## PROVIDED ENTRIES
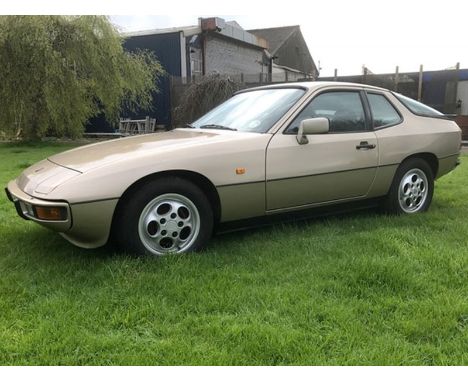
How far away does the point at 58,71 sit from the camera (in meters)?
13.0

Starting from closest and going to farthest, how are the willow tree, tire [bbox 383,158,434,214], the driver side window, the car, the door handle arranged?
the car
the driver side window
the door handle
tire [bbox 383,158,434,214]
the willow tree

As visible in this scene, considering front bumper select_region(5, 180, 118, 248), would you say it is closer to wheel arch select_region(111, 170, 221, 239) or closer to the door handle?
wheel arch select_region(111, 170, 221, 239)

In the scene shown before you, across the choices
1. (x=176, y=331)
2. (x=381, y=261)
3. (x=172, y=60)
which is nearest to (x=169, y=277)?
(x=176, y=331)

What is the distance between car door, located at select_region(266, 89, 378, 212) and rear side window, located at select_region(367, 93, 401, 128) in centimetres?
12

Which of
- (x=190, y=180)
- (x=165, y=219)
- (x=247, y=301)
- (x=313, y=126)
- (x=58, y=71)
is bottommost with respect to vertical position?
(x=247, y=301)

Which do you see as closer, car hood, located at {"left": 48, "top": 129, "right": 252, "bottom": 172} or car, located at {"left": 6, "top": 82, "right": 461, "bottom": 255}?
car, located at {"left": 6, "top": 82, "right": 461, "bottom": 255}

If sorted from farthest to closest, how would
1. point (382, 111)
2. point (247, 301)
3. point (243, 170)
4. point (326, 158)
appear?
point (382, 111) < point (326, 158) < point (243, 170) < point (247, 301)

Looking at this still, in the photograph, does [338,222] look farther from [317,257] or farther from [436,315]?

## DO THIS
Copy out every row above word for word, leaving out the pictures.

## WRITTEN ANSWER
How far away does the point at 58,71 sit from the camera (in meters)?
13.0

Starting from closest and going to farthest, how are the willow tree, tire [bbox 383,158,434,214], the driver side window, the car, the door handle arranged?
the car
the driver side window
the door handle
tire [bbox 383,158,434,214]
the willow tree

As visible in this scene, considering front bumper select_region(5, 180, 118, 248), would you say it is closer to wheel arch select_region(111, 170, 221, 239) or closer to the door handle?
wheel arch select_region(111, 170, 221, 239)

In the scene shown before you, across the choices
1. (x=176, y=331)
2. (x=381, y=261)
3. (x=172, y=60)
which is nearest to (x=169, y=277)?
(x=176, y=331)

What is the distance between car door, located at select_region(266, 89, 378, 212) and rear side window, located at select_region(367, 93, 401, 128) in centimetres?
12

Which of
- (x=190, y=180)
- (x=165, y=219)
- (x=247, y=301)
- (x=313, y=126)
- (x=58, y=71)
is bottommost with respect to vertical position?
(x=247, y=301)

Which do you see as closer, car hood, located at {"left": 48, "top": 129, "right": 252, "bottom": 172} or car, located at {"left": 6, "top": 82, "right": 461, "bottom": 255}?
car, located at {"left": 6, "top": 82, "right": 461, "bottom": 255}

If sorted from farthest to closest, how would
1. point (382, 111)
2. point (247, 301)
3. point (243, 170)
4. point (326, 158)
appear?
point (382, 111) < point (326, 158) < point (243, 170) < point (247, 301)

Looking at this still, in the photograph, does [338,222] look farther from [317,257] or farther from [436,315]?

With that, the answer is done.